There are a few nouns of the form Ge- + -e derived from verbs:
das Gebrüll(e), Gehabe, Gelaber(e), Geklopfe, Gelache, Gerede, Getue, Gezanke, ...
The meaning is pejorative, i.e. the activity denoted by the noun is perceived as being unpleasant.
So Gejuxe is a noun derived from juxen (to joke). The prefix (he)rum literally means around; here, it denotes an activity without a goal (as it can in English as well). Which leads us to Rumgejuxe ~ the act of joking around.
In addition to David Vogt's answer: Some of the verb + Ge constructs in popular speech combine with Rum, some not:
Verb + Ge + Rum
- Rumgejuxe (obviously)
- Rumgeschreie (Hört endlich mit dem Rumgeschreie auf!)
- Rumgedudel (typically with a musical instrument, or a radio)
- Rumgeklimper (on a piano)
- Rumgefuhrwerke (rare, rather: das Rumfuhrwerken)
- Rumgeklopfe (here start craft trades or home improvement activities)
- Rumgeschnipple (with scissors, also: Rumgeschnippel)
- Rumgesauge (with a vacuum cleaner; could also refer to a suckling)
- Rumgekaspere (difficulties to find the correct spelling show us that all these words are never used in writing)
Contrary to that I am not aware of a popular Rum prefix for
If one searches for reasons of semantical logic, I would suggest: all the Rumge- words refer to activities of a person that create noise or motion suitable to annoy others. Gehabe, in contrast, refers rather to a posture or attitude not actually emitting noise or motion.
The Rumge- double prefix is very productive. You can use it on any verb fitting the above description. So, you could try to use
if your girlfriend does not stop blow-drying her hair for hours. But I have never met that word in actual use.
Note that all these words are pretty much restricted to oral, casual communication. You would not find them in written communication (unless of course in literature depicting oral speech as in drama).
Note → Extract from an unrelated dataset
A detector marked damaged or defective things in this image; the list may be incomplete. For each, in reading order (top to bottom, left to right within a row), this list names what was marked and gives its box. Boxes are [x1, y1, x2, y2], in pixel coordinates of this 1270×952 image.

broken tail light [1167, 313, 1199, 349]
Using them correctly in oral communication, however, would be an indicator of a high level of command of German. (Not least because they would be hard to find in a dictionary.)
The closer your word is to the proper, correct, precise, formal word for the action, the more respect you have for the way it's being done. If the word you use is close to, but not exactly "correct", you're just being casual (and as somebody pointed out, you're probably speaking, not writing). If you get further away, you're being disrespectful or downright insulting.
Example: your Rumgejuxe. Juxen is a correct, formal word for joking, and rum is short for herum (around), so juxen means you're joking around, casually, like with your buddies. Juxerei is another version. These are not insulting, merely casual.
Now, if you use a word that could be applicable, is more generic and further from the proper word, e.g., getue or rumgetue (doing around), it starts to get into the realm of serious disrespect. You're saying what's being done might not even be recognizable as joking, it's so bad. If you were to use geschrei (screaming), this is a flatly incorrect description of the action, and thus very far from correct, and definitely insulting.
In English this is sort of like saying you saw someone's trumpet performance vs show vs messing around vs screeching.